The ex-president’s legal advisers had long ago told Trump that his chances of winning at trial are close to zero — hence, their scorched-earth, “Fyre Festival”-style courtroom performances. According to the three sources, several Trump attorneys and other key allies have advised him that the more the New York judge supposedly “overreacts” — including perhaps remanding Trump — the better their case for an appeal will be.
“I call it the Chicago 7 disruption strategy,” Alan Dershowitz, the celebrity lawyer who defended then-President Trump during his first impeachment, tells Rolling Stone.
“When a defendant honestly believes he can’t possibly get a fair trial from the judge, one of the tactics is to antagonize the judge to a point of causing reversible errors,” Dershowitz says. “That is what happened in the Chicago 7 case, and I was one of the lawyers on the appeal in that case. Abbie Hoffman provoked Judge Hoffman to such a degree that the judge made mistake after mistake. And courts of appeal often reverse convictions or verdicts when the judge has made serious errors.”
In recent weeks, the former president and some of his lawyers in the New York civil fraud trial have discussed the likelihood of Engoron very aggressively responding to Trump team’s strategy of relentless hostility and defiance. The tactics have included attacks on Engoron’s court clerk, filibustering the prosecution’s witnesses with repetitive questions, and raising legal arguments the judge had already specifically prohibited.
This has included Trump asking his legal advisers if the judge would, or could, actually go so far as to send him to jail for a short time, the sources tell Rolling Stone. Trump has been told such an order is probably unlikely — though Engoron has publicly put the option on the table.
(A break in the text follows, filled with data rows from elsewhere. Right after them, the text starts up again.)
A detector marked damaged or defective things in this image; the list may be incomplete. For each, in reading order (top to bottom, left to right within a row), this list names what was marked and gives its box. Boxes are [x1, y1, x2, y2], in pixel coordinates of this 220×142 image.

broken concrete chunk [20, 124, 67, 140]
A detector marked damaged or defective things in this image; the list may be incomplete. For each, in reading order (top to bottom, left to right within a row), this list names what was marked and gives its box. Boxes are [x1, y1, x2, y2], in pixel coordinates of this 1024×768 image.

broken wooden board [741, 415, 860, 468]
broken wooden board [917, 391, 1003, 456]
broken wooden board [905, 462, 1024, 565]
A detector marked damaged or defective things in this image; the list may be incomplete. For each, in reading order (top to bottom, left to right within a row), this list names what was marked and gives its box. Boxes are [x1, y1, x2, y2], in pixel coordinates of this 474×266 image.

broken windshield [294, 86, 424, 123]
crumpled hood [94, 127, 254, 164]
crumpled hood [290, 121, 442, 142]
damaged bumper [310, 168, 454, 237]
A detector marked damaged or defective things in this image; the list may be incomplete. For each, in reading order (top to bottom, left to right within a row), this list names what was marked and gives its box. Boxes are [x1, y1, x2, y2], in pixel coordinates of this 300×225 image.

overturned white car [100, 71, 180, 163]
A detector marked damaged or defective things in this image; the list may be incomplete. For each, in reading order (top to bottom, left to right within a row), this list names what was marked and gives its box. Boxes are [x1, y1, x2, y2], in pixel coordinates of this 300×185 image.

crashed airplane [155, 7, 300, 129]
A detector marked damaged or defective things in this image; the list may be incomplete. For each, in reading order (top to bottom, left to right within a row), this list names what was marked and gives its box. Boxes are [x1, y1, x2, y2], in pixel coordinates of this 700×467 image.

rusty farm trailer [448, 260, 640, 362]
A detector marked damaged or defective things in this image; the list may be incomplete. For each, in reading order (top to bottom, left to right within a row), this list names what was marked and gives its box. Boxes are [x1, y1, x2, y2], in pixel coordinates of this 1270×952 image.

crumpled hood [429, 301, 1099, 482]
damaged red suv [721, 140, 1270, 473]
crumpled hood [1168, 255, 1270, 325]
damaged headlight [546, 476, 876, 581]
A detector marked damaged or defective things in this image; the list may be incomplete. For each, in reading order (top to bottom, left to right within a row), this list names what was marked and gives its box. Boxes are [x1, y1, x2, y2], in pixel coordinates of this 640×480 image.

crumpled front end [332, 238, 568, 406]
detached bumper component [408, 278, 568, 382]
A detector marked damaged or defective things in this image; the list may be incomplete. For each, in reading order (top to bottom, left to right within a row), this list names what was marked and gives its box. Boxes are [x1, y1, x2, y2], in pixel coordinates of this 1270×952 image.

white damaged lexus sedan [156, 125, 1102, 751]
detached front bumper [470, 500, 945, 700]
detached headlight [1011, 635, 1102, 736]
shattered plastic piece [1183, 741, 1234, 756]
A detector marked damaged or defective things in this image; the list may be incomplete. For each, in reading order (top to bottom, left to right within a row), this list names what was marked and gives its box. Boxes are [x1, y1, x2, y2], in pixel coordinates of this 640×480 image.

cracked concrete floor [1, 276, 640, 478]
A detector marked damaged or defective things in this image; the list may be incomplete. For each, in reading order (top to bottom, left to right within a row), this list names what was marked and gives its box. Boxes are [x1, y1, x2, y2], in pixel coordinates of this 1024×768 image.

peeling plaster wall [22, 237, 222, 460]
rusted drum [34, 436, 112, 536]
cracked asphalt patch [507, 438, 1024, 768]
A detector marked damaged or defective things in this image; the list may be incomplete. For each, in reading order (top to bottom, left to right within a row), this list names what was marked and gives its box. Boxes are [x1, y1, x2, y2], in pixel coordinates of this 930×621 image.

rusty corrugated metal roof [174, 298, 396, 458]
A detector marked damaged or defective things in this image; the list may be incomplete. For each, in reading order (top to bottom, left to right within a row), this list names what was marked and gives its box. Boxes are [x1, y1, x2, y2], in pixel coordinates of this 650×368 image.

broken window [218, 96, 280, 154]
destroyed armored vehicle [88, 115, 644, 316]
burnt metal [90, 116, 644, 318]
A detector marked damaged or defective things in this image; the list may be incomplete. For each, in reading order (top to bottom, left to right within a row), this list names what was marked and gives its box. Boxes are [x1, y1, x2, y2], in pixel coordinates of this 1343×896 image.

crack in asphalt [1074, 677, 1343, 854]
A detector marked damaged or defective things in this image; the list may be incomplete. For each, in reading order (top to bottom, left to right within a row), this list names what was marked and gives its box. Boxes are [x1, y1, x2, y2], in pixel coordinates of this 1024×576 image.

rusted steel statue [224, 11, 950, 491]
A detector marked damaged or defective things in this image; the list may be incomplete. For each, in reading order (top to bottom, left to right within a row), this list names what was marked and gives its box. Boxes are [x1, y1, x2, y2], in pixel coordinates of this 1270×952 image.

This is one reason why Trump and his counselors have kept up with their brazen strategy of infuriating a judge who has openly threatened the former president with possible jail time.
The legal team has further assured Trump that even if he were remanded, they would likely be able to deploy a variety of legal tactics to keep him from spending any time behind bars. According to two other sources with knowledge of the situation, some Trump advisers have already reached out to certain outside attorneys to see if those lawyers would be interested in joining that potential fight to keep Trump out of jail. (Some of those lawyers have preemptively turned Team Trump down.)
In addition, there have been recent conversations among some of Trump’s 2024 campaign brass of how much of an immediate fundraising boost they would enjoy, if a New York judge were to try to put Trump in a cell for even a minute. “All the cash in the world,” one Trump political adviser says.
Our legal system is not built to handle Trump. As I told you months ago, the Trump plan is to goad Engoron and the other judges in his various cases into an either ruinous sanction that will be used for grounds to appeal, or to make the case impossible to prosecute, or both.
Right now Trump is running his playbook perfectly. Judge Engoron clearly knows this. So how much will he continue to let Trump get away with?
The answer appears to be as much as Trump can and everyone in America knows it.